Intel is an early developer of SRAM and DRAM memory chips, and this represents a large business until 1981. Although Intel created the first commercial microprocessor chip in the world in 1971, it was not until the success of personal computers (PCs) that has become a major business. During 1990, Intel invested in new microprocessor designs encourage the rapid growth of the computer industry. During this period Intel became the dominant supplier of microprocessors for PCs, and is known for aggressive tactics and sometimes illegal in defending its market position, especially against Advanced Micro Devices (AMD), and struggle with Microsoft for control over the direction of the PC industry. The 2011 ranking of the world’s 100 most powerful brands published by Millward Brown Optimor shows the value of corporate brands at number 58. Intel has also begun research in electrical transmission and generation.
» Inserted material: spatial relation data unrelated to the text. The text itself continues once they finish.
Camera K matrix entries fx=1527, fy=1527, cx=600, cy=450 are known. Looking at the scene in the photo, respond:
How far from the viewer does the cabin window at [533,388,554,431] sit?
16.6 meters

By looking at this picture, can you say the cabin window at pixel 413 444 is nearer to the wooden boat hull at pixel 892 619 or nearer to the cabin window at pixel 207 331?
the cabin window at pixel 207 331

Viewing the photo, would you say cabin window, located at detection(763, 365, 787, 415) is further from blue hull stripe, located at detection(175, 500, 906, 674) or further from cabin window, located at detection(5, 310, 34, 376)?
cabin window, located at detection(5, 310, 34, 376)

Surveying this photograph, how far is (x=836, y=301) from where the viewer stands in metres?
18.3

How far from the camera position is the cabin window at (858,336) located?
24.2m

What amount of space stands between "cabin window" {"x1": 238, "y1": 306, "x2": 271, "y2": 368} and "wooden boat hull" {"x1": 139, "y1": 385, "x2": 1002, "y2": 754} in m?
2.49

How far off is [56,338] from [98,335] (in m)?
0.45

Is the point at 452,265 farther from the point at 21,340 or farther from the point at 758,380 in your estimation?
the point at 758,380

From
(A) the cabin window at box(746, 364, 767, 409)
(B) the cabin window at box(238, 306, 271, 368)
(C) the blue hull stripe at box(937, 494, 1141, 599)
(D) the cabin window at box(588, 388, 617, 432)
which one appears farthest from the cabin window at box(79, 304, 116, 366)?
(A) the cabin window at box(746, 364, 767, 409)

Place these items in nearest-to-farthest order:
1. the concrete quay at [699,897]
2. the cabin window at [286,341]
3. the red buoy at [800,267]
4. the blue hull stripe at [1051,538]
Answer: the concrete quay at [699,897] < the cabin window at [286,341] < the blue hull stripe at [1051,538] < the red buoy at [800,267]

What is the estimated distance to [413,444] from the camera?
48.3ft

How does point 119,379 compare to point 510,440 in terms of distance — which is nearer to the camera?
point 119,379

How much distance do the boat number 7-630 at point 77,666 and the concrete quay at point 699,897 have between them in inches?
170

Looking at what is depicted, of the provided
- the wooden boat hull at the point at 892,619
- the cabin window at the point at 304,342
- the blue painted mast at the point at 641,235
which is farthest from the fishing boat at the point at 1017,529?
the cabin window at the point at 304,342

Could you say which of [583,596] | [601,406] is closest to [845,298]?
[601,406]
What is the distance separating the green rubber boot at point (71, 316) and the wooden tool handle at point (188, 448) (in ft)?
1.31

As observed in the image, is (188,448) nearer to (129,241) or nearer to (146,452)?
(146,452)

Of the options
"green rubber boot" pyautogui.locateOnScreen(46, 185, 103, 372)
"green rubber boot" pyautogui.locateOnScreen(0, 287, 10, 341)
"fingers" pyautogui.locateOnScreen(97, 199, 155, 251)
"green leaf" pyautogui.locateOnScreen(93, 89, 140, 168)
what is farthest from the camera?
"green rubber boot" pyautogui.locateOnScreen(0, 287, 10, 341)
Intel’s recently

Intel PIII (32-bit)
Pentium III is the sixth generation of microprocessors made by Intel, which was launched officially on February 26, 1999 as the successor to Intel’s Pentium II processor. 32-bit processor architecture uses an Intel x86 microarchitecture is extended with a RISC instruction such as the Pentium Pro. The x86 processor is actually berinstruksi CISC processors.

AMD K8 (64-bit)
AMD K8 microarchitecture is a computer processor designed by AMD as AMD K7 microarchitecture model. K8 is the first implementation of AMD64 64-bit extensions to the x86 processor architecture.

Intel P4 (64-bit)
Pentium 4 is single core line of desktop and laptop central processing unit (CPU), which was introduced by Intel on 20 November 2000 and sent through August 8, 2008. They have a 7-generation x86 microarchitecture, called NetBurst, which first
company’s all-new design since the introduction of the P6 microarchitecture of the Pentium Pro CPUs in 1995. NetBurst is different from the P6 (Pentium III, II, etc.) by displaying a very deep instruction pipeline to achieve very high clock speeds [3] (up to 3.8 GHz) limited only by the TDP reach up to 115 W at 3.4 GHz -3.8 GHz Prescott and Prescott 2M core [4] In 2004, 32-bit x86 instruction set microprocessor early Pentium 4 was expanded by a set of 64-bit x86-64 .. The performance difference between the Pentium III 1.13 GHz and 1.3 GHz Pentium 4 is hardly noticeable in definitely. So the Pentium 4 clock frequency needed to be about 1.15 higher than the Pentium 3 to achieve the same performance.